Sungard is teaming up with Google as it targets a lucrative contract with the U.S. Securities and Exchange Commission.

Sungard aims to use a prototype cloud system from Google that could store six years’ worth of stock and financial trading data. The system would have to allow regulators and stock traders to scrutinise the data.

The Consolidate Auditing Trail for the SEC is aimed at providing more transparency into financial markets, partly in response to the computer-driven 2010 "flash crash" which briefly crated U.S. stock prices.

It is expected that the system would cost anywhere between $350 million and $1 billion to build, according to the SEC.
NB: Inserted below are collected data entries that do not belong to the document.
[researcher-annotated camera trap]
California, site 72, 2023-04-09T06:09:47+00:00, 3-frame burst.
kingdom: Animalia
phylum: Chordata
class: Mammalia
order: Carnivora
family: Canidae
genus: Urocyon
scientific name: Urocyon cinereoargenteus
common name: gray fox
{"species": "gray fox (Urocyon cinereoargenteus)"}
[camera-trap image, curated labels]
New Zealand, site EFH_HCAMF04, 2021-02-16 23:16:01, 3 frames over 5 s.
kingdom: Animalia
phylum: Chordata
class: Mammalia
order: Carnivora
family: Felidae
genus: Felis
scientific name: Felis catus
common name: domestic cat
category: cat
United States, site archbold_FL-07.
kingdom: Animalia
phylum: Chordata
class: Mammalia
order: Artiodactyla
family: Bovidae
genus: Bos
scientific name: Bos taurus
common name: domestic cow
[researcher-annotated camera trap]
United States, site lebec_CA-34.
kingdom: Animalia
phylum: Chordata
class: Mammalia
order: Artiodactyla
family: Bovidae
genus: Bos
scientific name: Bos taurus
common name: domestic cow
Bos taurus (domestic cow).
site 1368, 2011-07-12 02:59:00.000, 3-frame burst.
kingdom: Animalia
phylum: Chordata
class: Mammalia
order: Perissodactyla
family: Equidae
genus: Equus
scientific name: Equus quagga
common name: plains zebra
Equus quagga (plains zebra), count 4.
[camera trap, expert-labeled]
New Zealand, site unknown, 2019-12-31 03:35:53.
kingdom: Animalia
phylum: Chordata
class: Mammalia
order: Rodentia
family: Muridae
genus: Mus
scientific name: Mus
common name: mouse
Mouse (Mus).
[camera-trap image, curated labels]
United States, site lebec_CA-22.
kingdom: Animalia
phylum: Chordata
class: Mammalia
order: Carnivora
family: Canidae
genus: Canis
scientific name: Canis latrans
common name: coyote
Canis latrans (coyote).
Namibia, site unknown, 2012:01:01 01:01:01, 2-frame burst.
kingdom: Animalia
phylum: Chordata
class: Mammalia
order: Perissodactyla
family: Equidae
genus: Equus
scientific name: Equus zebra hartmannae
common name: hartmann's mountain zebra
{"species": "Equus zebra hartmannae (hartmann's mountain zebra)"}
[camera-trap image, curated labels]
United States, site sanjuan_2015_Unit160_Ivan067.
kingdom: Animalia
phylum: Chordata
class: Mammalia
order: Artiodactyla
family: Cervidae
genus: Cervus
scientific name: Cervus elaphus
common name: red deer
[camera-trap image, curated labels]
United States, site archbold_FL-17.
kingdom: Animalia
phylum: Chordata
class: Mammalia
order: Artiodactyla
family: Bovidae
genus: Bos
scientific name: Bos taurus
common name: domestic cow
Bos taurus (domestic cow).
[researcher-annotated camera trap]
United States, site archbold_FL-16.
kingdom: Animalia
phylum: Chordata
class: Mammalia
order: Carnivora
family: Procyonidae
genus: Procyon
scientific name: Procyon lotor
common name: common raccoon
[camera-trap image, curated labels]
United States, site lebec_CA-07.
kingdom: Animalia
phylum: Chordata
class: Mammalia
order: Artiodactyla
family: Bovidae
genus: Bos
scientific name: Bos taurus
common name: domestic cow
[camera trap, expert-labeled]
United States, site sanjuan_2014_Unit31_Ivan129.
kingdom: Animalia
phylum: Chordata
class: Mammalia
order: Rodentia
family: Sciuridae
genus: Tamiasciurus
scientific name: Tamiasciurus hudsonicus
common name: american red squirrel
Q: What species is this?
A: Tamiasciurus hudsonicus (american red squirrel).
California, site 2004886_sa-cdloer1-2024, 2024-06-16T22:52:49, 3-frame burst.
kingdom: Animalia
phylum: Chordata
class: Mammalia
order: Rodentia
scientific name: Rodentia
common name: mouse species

Once operational, it would be required to record every quote and every trade from every financial company which is participating in the public U.S. markets.

This data must be submitted on a daily basis and the system would be required to store the data for six years. This means that on a daily basis it would be required to ingest 50 terabytes of data from about 100 billion events.

Sungard estimates that the six-year window would mean that 30 petabytes will be actively kept.

The prototype uses Google’s Cloud Storage to hold the data, BigTable to structure the information and Dataflow to validate it. Big Query can then be used to publish the data and additionally provide ways for users to analyse it.

The first round of testing showed that the prototype could process 10 billion events an hour, which equals 3 gigabytes of data a second.

Other companies which are competing for the contract are Epam systems, Thesys, FINRA, AxiomSL with Computer Sciences Corporation and a consortium which includes HP and Booz Allen.